The Board asked DOE and LANL to fund and implement six steps to protect public drinking water supplies. These include stopping the migration of LANL contaminants to the Rio Grande and to groundwater; to properly monitor the transport of contaminants in both surface water and groundwater; and to create an early warning system so that the project may temporarily stop diverting Rio Grande water when elevated levels of LANL contaminants are being transported through surface water.
The City is taking additional steps to learn more about the transport of LANL contaminants in water.
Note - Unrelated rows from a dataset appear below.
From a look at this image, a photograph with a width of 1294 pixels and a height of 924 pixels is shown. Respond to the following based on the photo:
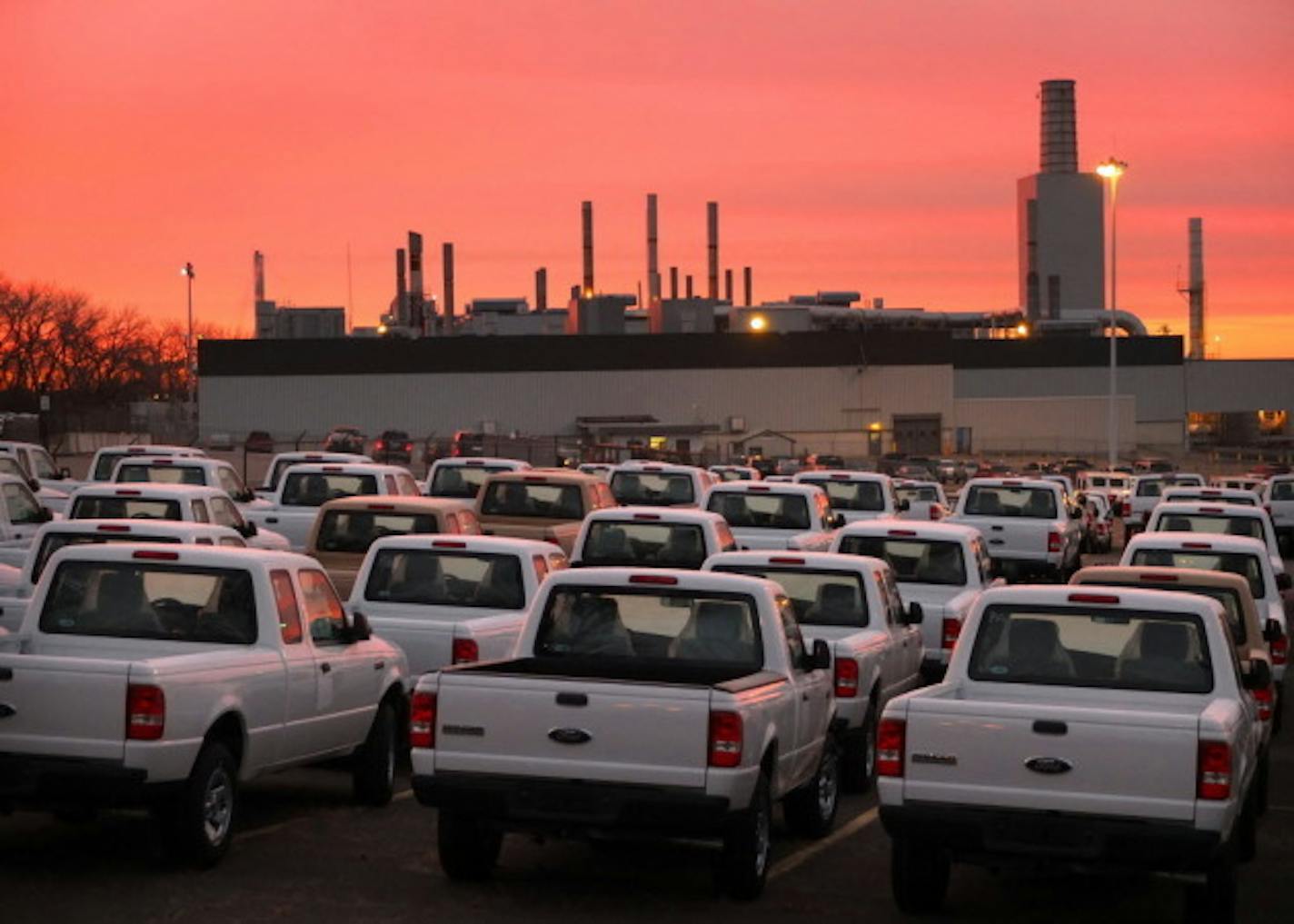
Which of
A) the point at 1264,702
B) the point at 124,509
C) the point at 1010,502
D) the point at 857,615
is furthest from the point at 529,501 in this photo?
the point at 1264,702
For example, CCNS will be making a short presentation to the Santa Fe Public Utilities Committee on Wednesday, November 7. The presentation will focus on the fact that LANL does not have a reliable monitoring program for the detection of LANL contaminants traveling as surface water or groundwater to the Rio Grande, to the proposed Buckman Direct Diversion Project and to the Buckman Well Field.
CCNS will present the problems with the well R-16, which LANL drilled into the regional aquifer as a sentry well for the Buckman Wellfield. Well R-16 is located in White Rock to monitor the transport of LANL contaminants from the Area G low-level waste dump to the Buckman Wellfield. Approximately 40% of Santa Fe’s drinking water is pumped from the Buckman Wellfield.
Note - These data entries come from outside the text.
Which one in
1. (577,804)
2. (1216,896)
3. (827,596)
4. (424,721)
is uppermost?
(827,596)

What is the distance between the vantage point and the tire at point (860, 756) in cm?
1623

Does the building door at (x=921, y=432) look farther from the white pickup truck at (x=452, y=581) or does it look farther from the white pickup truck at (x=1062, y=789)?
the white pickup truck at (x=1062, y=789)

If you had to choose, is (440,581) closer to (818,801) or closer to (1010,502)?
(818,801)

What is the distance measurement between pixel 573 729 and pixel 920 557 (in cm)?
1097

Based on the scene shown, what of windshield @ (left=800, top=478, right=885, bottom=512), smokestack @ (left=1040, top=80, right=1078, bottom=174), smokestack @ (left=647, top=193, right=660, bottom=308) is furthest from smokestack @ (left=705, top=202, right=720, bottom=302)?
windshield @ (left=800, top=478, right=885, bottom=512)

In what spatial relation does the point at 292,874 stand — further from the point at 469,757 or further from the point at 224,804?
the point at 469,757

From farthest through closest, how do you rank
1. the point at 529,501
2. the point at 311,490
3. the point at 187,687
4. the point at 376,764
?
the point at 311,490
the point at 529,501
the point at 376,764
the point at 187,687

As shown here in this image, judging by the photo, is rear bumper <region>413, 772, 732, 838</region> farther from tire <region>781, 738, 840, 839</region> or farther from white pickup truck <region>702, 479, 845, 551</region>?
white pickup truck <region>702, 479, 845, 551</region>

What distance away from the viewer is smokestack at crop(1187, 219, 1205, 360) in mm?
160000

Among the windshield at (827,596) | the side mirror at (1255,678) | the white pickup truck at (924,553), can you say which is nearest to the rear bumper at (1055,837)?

Well R-16 was drilled with over 50,000 pounds of bentonite clay drilling muds and 800 gallons of organic fluids that mask the detection of LANL contaminants. Further, the sampling screens were not placed where groundwater moves the quickest, which is essential to detect fast-moving contaminants. The background presentation materials may be found on the CCNS website.
The Public Utilities Committee meeting will take place at the City Council Chambers, beginning at 5:15 pm.